***** EXTRACTED TEXT
Learn this stuff, people. If you see someone Doing It Wrong, please school them. It's absurd that riders don't know how to do something fundamental like this, and they are racing bicycles quite some little bit regardless. If you try to force me to come around you to complete your pull I will promise you one thing: I will sit there on your wheel as long as it takes. I WILL LET YOU FRY IN THE WIND. Because it's ridiculous that you don't know how to complete a freakin' pull. Maybe you'll learn. Maybe you won't. Maybe you'll call me a wheelsucker. That's fine, because you're an idiot. I probably won't hit you in the back of the head with a pipe in the parking lot, because hey, that's not my style. But I will find where you live and I will poop in your mailbox. I have frequent flyer miles. I'm not afraid to use them.

Yes, this has been brewing for some time. You are welcome. Bye everybody!
**********
▶ COMPLETE THE FOLLOWING:
A. Answer these questions from the rant about completing a pull:
(i) What does the writer promise to do if someone tries to force the writer to come around to complete their pull?
(ii) What does the writer say they probably won't do in the parking lot?
(iii) What does the writer say they have and are not afraid to use?
B. Quote the rant about completing a pull between "Learn this stuff, people." and "welcome. Bye everybody!", inclusive.
The listing is not needed for any of this work.
***** INFORMATION PROVIDED
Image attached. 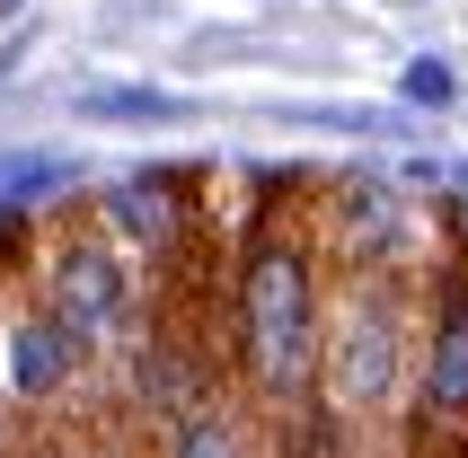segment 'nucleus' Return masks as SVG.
**********
▶ FINAL RESULTS:
A.
(i) Sit on that rider's wheel as long as it takes.
(ii) Hit the rider in the back of the head with a pipe.
(iii) Frequent flyer miles.

B.
Learn this stuff, people. If you see someone Doing It Wrong, please school them. It's absurd that riders don't know how to do something fundamental like this, and they are racing bicycles quite some little bit regardless. If you try to force me to come around you to complete your pull I will promise you one thing: I will sit there on your wheel as long as it takes. I WILL LET YOU FRY IN THE WIND. Because it's ridiculous that you don't know how to complete a freakin' pull. Maybe you'll learn. Maybe you won't. Maybe you'll call me a wheelsucker. That's fine, because you're an idiot. I probably won't hit you in the back of the head with a pipe in the parking lot, because hey, that's not my style. But I will find where you live and I will poop in your mailbox. I have frequent flyer miles. I'm not afraid to use them.

Yes, this has been brewing for some time. You are welcome. Bye everybody!